Я сразу же позвонил по данному адресу и мне было отвечено, что все в порядке, ошибки никакой не произошло и что перечеркнутый красным карандашом материал не может быть напечатан ни в коем случае. На повторный вопрос Жиленкову и рассказ о том, что произошло, он ответил, что придется или отложить выпуск номера, или выпустить его с тем материалом, который одобрен, - разговоры по этому поводу по его словам, еще не окончены.
Мы всей редакцией просидели до поздней ночи и постарались сделать все, что было возможным, чтобы второй номер газеты получился уж не совсем уродливым. С грехом пополам как-то наскребли на восемь очередных страниц.
Второй сюрприз на следующий день был преподнесен издательством.

ИСХОДНЫЕ ДАННЫЕ –
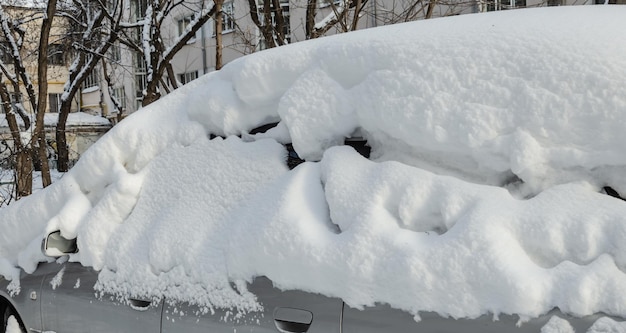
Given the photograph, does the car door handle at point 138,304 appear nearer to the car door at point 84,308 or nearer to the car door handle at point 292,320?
the car door at point 84,308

ЗАДАНИЕ – Пожалуйста, повторите дословно часть отрывка о выпуске второго номера газеты, которая открывается словами «Мы всей редакцией» и завершается словами «восемь очередных страниц.».

ПОЛНЫЙ ОТВЕТ –
Мы всей редакцией просидели до поздней ночи и постарались сделать все, что было возможным, чтобы второй номер газеты получился уж не совсем уродливым. С грехом пополам как-то наскребли на восемь очередных страниц.